From the terrace you can admire on one side the city with its polychrome tones and on the other the expanse of the sea with the Vesuvius on the other side of the Gulf of Naples.


The village of the island

Around the castle, on the island, the Marine Village of Megaride now combines the activities of a small tourist port and water sport associations, with those of some famous restaurants.

The island knew important developments over the centuries: in the 14th, to make access easier, Charles of Anjou did not hesitate to level a huge rocky outcrop.

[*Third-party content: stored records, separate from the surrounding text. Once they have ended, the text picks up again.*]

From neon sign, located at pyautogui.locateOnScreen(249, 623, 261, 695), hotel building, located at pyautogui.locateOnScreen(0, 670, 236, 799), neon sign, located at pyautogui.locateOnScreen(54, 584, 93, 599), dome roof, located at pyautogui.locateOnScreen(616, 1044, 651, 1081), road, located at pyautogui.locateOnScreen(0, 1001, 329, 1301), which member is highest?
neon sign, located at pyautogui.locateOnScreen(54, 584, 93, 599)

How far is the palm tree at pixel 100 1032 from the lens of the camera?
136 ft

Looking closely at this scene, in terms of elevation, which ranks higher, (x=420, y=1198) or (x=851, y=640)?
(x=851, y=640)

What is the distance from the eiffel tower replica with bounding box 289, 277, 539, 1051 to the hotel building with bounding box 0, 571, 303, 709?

Consalvo de Cordoba, to defeat him, blew up a mine that seriously damaged it, provoking even a landslide on the slopes of Mount Echia and destroying a small church.

The major changes took place with the construction of the Caracciolo, the waterfront, between 1884 and 1885, undoubtedly one of the most disastrous building experience that has once again been verified in Naples.


But why does the Egg Castle has such a curious name?

The castle takes its name from a legend. According to this one, the poet Virgile wanted to make a joke to the Neapolitans had hidden a “magic egg”, well kept in a cage, and endowed with the power to defend the city from any disaster.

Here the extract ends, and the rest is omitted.